Immunology

scientificprotocols authored almost 4 years ago

Methods:

  1. Deparaffinize and rehydrate sections:
    • 3 x 3´ Xylene
    • 3 x 2´ 100% Ethanol
    • 1 x 2´ 95%, 80%, 70% Ethanol (each)
    • 1 x 5´ 1X PBS
  2. Antigen retrieval methods:

Sodium Citrate Antigen Retrieval:

  1. Place slides in a glass slide holder and fill in the rest of the rack with blank slides (10 total) to ensure even heating.
  2. Place rack in 600 ml of 10 mM Sodium Citrate (pH 6.0, 100 mM stock) in a glass 2L beaker. Mark a line at the top of the liquid on the beaker.
  3. Microwave for 20 minutes total, replacing evaporated water every 10 min.
  4. Cool slides for 20 minutes in the beaker.
  5. Wash 3 x 5´ in dd H2O, 1 x 5´ in 1X PBS.

Proteinase K Antigen Retrieval:

  1. Make a fresh solution of: 25 ul of 20 mg/ml Proteinase K
    • 2.5 ml of 1 M Tris-Cl, pH 8.0
    • 0.5 ml of 0.5 M EDTA, pH 8.0
    • to 50 mls with dd H2O
  2. Incubate slides in solution at 37°C for 5 min (do NOT pre-warm Prot K solution). A Coplin staining jar works well for this step.
  3. Wash 3 x 5´ with 1X PBS.

Urea Antigen Retrieval:

  1. Make a fresh solution of 1 M urea
  2. Place slides in a glass slide holder and fill in the rest of the rack with blank slides (10 total) to ensure even heating.
  3. Place rack in 600 ml of 1 M urea in a glass 2L beaker. Mark a line at the top of the liquid on the beaker.
  4. Microwave for 10, 20 or 30 minutes total, replacing evaporated water every 5-10 minutes.
  5. Cool slides for 30 minutes to 1 hour in the beaker.
  6. Wash 3 x 5´ in dd H2O, 1 x 5´ in 1X PBS.
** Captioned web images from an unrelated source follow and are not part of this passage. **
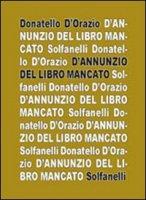 D'Annunzio del libro mancato - D'Orazio Donatello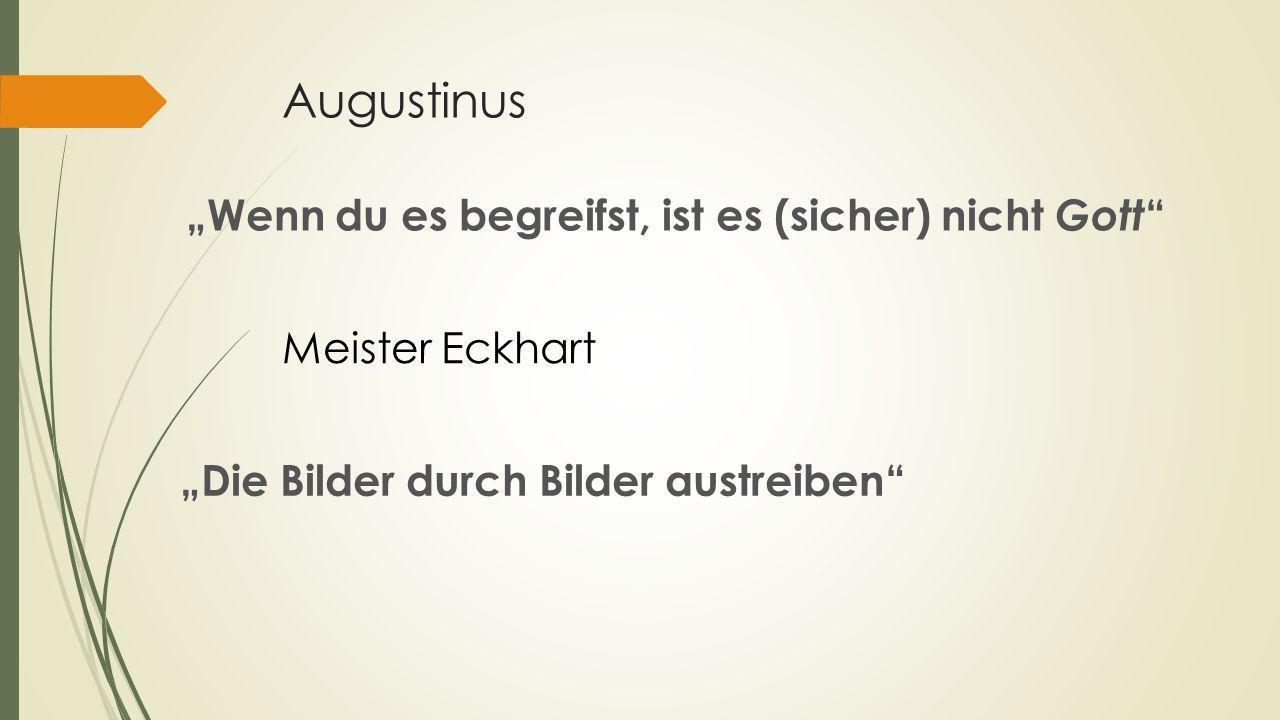 """Augustinus """"Die Bilder durch Bilder austreiben"""" Meister Eckhart """"Wenn du es begreifst, ist es (sicher) nicht Gott """""""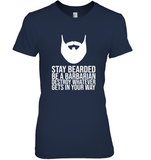 Stay Bearded Be A Barbarian Destroy Whatever Gets In Your Way Funny Tee T Shirts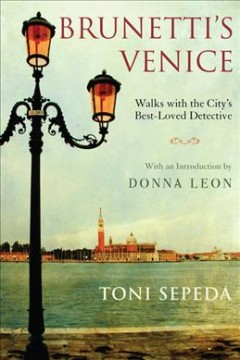Brunetti's Venice Walks with the City's Best-Loved Detective
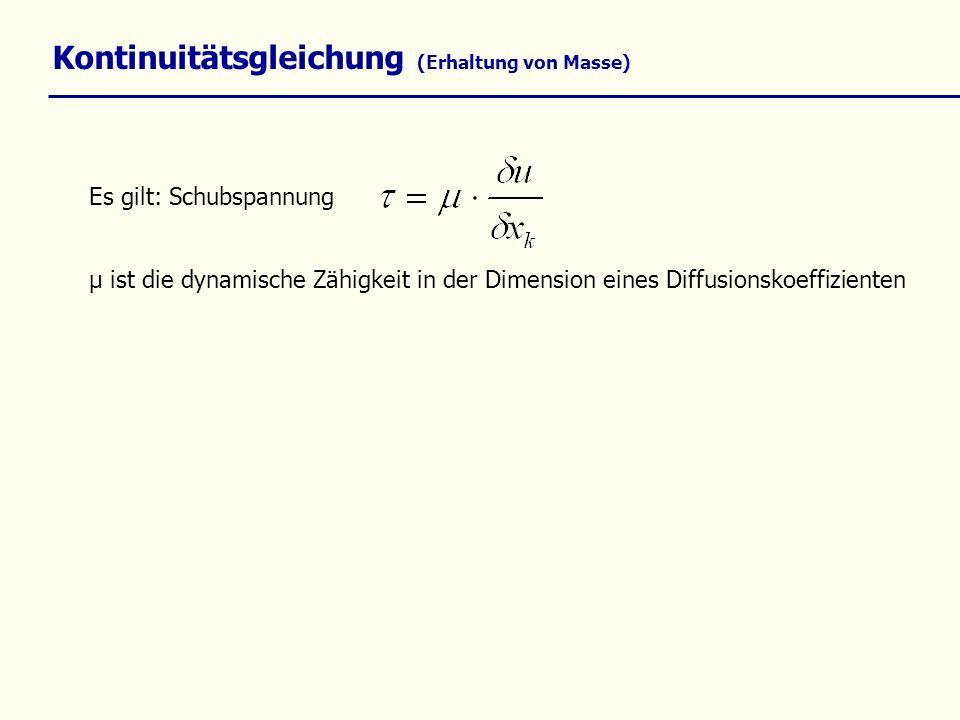 Kontinuitätsgleichung (Erhaltung von Masse) µ ist die dynamische Zähigkeit in der Dimension eines Diffusionskoeffizienten Es gilt: Schubspannung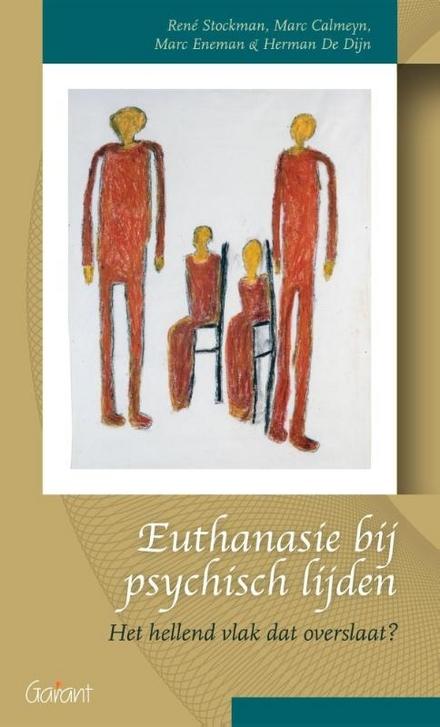 Euthanasie bij psychisch lijden : het hellend vlak dat overslaat?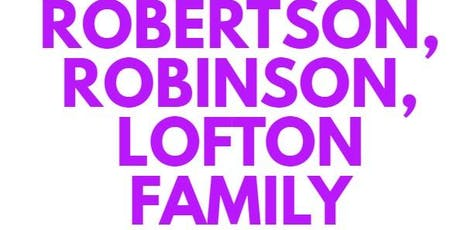 Robertson, Robinson & Lofton Family Reunion tickets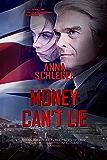 Money Can't Lie (The Sleeper Book 1)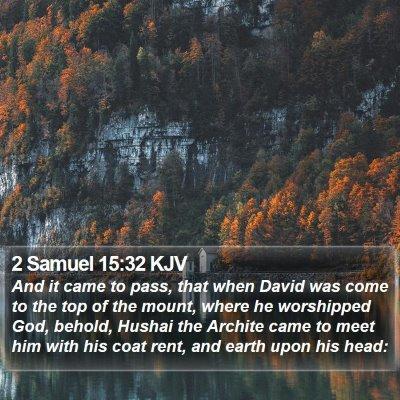 2 Samuel 15:32 KJV Bible Verse Image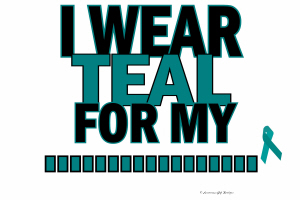 I Wear Teal For My......5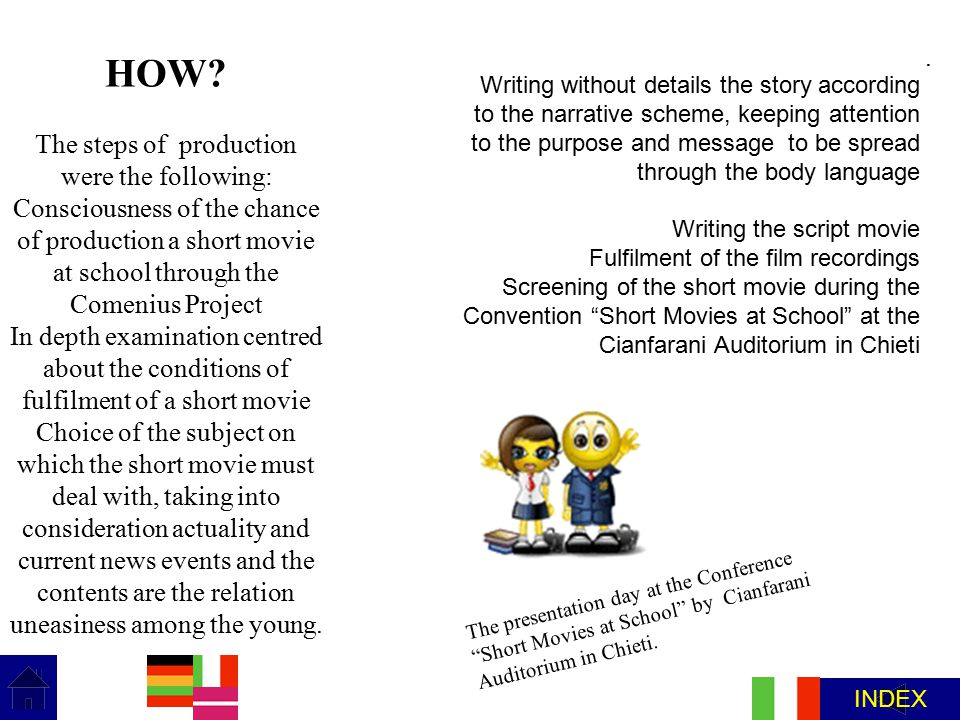 . HOW? The steps of production were the following: Consciousness of the chance of production a short movie at school through the Comenius Project In d
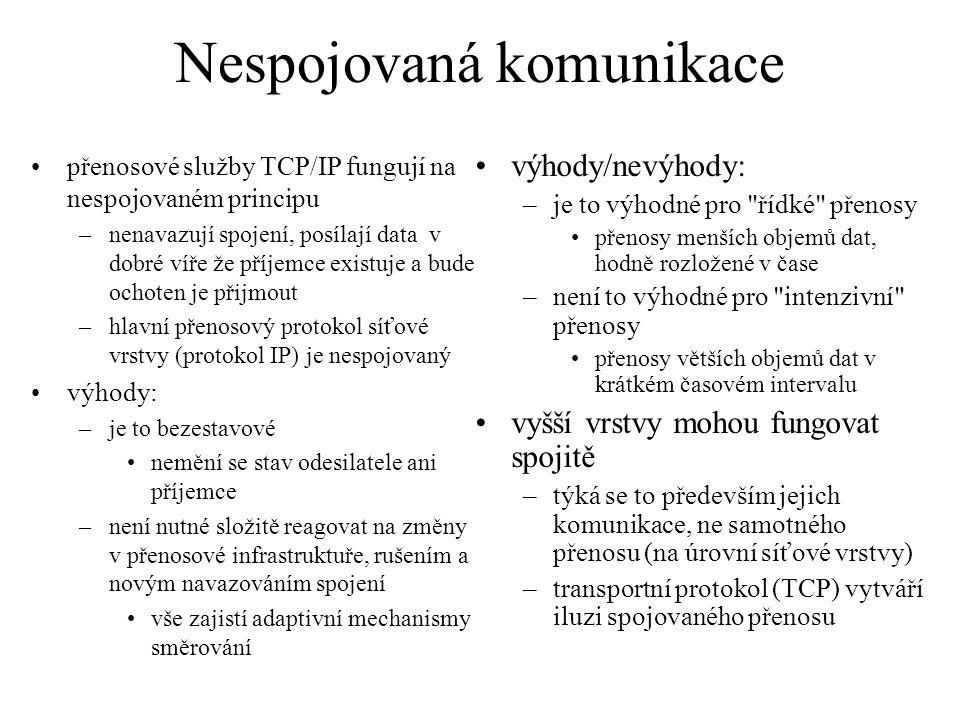 Nespojovaná komunikace přenosové služby TCP/IP fungují na nespojovaném principu –nenavazují spojení, posílají data v dobré víře že příjemce existuje a bude ochoten je přijmout –hlavní přenosový protokol síťové vrstvy (protokol IP) je nespojovaný výhody: –je to bezestavové nemění se stav odesilatele ani příjemce –není nutné složitě reagovat na změny v přenosové infrastruktuře, rušením a novým navazováním spojení vše zajistí adaptivní mechanismy směrování výhody/nevýhody: –je to výhodné pro řídké přenosy přenosy menších objemů dat, hodně rozložené v čase –není to výhodné pro intenzivní přenosy přenosy větších objemů dat v krátkém časovém intervalu vyšší vrstvy mohou fungovat spojitě –týká se to především jejich komunikace, ne samotného přenosu (na úrovní síťové vrstvy) –transportní protokol (TCP) vytváří iluzi spojovaného přenosu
Trypsin antigen retrieval protocol:

  1. Place slides or specimens into rack or other suitable container. Slides from paraffin-embedded samples should be dewaxed and rehydrated.
  2. Incubate the specimens for 10 minutes at room temp in PBS with occasional agitation to thoroughly hydrate the specimen.
  3. Pour off the PBS and incubate the specimen in a solution of 0.1% trypsin (tissue culture grade), 0.1% calcium chloride, 20 mM Tris (pH 7.6-8.0) solution for 2-20 minutes at room temperature depending upon the thickness and type of tissue. Optimization will be necessary. Typical time is 5 minutes.
  4. Stop the digestion by gently rinsing the specimen under the cold tap for 5 minutes, followed by incubation in TBS or PBS.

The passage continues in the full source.